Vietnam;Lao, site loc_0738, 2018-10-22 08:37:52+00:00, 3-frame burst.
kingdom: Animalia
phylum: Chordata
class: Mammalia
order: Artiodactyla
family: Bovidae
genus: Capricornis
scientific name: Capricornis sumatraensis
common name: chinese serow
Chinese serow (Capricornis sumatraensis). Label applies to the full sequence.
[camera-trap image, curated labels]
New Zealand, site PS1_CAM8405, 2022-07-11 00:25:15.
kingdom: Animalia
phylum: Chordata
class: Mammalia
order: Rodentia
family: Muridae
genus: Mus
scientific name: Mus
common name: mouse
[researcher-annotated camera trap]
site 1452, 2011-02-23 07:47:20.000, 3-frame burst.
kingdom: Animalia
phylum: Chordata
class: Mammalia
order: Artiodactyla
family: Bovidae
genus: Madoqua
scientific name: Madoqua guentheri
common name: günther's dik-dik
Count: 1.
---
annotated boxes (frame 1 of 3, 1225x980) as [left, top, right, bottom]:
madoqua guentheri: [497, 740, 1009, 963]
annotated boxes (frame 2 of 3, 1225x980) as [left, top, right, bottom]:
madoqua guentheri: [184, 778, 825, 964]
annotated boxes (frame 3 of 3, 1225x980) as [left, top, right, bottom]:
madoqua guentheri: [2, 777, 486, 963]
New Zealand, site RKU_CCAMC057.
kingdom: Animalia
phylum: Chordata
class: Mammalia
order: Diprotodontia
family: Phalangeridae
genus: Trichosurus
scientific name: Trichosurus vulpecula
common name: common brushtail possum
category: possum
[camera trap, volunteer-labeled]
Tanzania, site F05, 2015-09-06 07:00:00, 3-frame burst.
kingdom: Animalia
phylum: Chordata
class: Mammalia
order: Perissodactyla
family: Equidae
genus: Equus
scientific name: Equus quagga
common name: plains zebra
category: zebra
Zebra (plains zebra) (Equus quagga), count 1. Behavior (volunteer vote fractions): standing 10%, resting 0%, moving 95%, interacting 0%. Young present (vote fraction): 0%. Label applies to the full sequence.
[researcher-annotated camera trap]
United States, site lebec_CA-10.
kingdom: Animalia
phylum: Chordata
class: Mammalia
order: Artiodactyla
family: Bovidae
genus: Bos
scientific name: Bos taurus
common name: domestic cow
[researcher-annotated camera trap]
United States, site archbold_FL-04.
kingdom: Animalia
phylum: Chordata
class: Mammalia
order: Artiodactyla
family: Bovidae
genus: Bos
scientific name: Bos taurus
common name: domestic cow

== Exercise details ==
Some lines of the material above contain the string "genus". Please state how many, giving the number alone.

== Response area ==
7